Mas há ou não «críticos de ciência» que se apropriam indevidamente de conceitos
científicos deturpando-os? Do Princípio da Incerteza, por exemplo?
O que me preocupa é a negação da ciência. Aquela
crítica da ciência que vai no sentido de chamar à
atenção para que se trata de uma actividade humana,
tem todo o meu apoio. Mas daí a identificar incerteza
com subjectividade, relatividade com relativismo,
teorema de Goedel com o fim da matemática vai uma
enormíssima distância. A ciência fomentou muitas
ilusões, como a do socialismo científico e a do
cristianismo científico. A ideia da morte e
transfiguração da ciência é outra ilusão. Mas, voltando
à incerteza, por exemplo, o que é preciso dizer é que
o modo de fazer ciência no essencial continua a ser o
mesmo, antes e depois do Princípio de Incerteza. E
antes e depois da Relatividade ou do Teorema de
Goedel. O método, no essencial, continua a ser o
método desenvolvido por Galileu e muitos outros.
Incluindo a falsificabilidade de Popper. Boaventura de
Sousa Santos insiste, e bem, na questão da
complexidade, apresentando-a como algo difícil para
a ciência integrar. Mas novamente cai numa ilusão: a
complexidade e a não linearidade estão perfeitamente
integradas na ciência normal!
O livro de Boaventura Sousa Santos que tem sido mais asperamente criticado é Um
Discurso sobre as Ciências, mas não é esse que refere no seu trabalho. Porquê?
Eu realmente não conhecia Um Discurso sobre as Ciências. Quando o li, já a discussão
sobre ele tinha estalado. E também por essa altura já estava a escrever a primeira parte
do meu livro e a ler Crítica da Razão Indolente.
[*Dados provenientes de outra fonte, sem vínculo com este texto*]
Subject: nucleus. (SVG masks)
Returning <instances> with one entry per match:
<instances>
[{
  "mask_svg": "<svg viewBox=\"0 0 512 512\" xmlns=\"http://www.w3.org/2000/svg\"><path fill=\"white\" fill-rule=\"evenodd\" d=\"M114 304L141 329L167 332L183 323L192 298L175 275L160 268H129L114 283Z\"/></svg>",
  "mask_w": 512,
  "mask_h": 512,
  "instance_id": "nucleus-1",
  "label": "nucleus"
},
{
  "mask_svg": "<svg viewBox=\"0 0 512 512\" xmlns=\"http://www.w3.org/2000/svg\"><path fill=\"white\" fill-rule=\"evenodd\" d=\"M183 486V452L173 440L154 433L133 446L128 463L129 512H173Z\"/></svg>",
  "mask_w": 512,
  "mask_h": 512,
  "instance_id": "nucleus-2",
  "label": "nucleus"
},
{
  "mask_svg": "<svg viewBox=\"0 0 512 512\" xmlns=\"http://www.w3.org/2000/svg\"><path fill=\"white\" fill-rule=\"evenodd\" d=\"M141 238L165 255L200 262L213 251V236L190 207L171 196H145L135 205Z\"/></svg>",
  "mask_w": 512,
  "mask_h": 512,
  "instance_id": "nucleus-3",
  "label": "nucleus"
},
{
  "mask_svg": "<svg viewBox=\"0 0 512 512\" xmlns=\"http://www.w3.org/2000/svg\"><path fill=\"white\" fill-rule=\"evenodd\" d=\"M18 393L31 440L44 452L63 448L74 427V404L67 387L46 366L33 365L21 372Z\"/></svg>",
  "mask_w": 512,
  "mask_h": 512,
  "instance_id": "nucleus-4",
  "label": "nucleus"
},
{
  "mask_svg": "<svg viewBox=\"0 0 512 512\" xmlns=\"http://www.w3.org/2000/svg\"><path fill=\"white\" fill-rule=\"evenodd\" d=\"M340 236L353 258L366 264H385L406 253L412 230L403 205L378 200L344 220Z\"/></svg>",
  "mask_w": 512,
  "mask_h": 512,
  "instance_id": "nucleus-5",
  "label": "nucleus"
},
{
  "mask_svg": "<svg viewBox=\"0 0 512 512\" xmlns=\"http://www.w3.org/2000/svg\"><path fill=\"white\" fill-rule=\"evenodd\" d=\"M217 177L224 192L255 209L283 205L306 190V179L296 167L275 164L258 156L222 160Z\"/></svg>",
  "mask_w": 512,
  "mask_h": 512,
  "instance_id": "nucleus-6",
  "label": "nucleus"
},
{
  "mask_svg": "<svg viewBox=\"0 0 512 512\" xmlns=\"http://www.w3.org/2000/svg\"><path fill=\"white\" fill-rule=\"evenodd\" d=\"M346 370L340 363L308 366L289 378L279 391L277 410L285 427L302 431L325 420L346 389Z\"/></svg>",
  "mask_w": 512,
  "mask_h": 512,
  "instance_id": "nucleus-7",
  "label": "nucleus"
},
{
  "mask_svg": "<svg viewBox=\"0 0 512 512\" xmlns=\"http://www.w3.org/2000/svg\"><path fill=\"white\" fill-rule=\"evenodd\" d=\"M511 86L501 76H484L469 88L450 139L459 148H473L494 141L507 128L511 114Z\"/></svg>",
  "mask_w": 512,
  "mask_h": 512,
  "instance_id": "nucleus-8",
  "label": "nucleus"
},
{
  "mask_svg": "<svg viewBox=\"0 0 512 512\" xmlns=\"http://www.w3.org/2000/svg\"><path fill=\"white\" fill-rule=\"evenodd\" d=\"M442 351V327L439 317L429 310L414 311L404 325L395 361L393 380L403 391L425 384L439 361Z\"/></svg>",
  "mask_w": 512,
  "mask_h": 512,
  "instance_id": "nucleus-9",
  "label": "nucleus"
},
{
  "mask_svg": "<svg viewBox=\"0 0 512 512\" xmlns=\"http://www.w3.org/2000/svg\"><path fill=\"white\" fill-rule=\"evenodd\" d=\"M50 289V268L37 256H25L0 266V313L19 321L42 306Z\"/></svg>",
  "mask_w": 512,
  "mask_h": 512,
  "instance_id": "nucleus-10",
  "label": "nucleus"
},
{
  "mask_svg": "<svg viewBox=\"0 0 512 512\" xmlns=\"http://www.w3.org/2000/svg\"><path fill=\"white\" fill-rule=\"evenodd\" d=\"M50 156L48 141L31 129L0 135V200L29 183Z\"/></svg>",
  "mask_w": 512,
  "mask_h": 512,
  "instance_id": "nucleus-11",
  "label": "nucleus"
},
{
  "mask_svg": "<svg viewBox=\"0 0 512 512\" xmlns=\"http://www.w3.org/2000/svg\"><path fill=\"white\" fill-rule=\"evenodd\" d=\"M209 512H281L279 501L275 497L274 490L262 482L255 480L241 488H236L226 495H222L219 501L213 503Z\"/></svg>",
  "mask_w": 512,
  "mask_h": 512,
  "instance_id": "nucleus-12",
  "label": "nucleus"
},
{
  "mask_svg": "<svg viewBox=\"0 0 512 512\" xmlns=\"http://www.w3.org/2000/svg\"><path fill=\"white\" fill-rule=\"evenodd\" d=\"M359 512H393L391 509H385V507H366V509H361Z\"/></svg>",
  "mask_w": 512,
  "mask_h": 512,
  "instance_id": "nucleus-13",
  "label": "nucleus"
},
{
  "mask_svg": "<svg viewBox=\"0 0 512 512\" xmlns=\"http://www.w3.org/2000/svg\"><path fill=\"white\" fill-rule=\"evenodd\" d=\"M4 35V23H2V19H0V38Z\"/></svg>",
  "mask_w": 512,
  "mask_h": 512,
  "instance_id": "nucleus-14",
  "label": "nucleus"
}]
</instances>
Daí a ausência de referência ao Discurso.
Agora que conhece os dois livros, acha que as teses de um e de outro são
diferentes?
Penso que, no essencial, são as mesmas. Mas na Crítica há uma visão mais messiânica
para o futuro da ciência, e não só da ciência, que me interessa mais. O que me perturbava
não era tanto a interpretação, que julgo em muitos casos errada, dos resultados científicos
feita pelos pós-modernistas, mas sim a tal visão messiânica de fim da ciência com a
transfiguração desta numa nova ciência. Esse processo é que eu considero poder levar à
negação da própria ciência.
Por que é importante esta polémica no nosso país?
É importante porque há, a todos os níveis, uma grande incompreensão do que é a ciência
e de como é feita a ciência. Na profusão dos saberes e dos seus hipotéticos relativismos
perde-se a importância da ciência e o seu papel central nas sociedades actuais e futuras.
Tentei clarificar o mais possível esta questão no meu livro.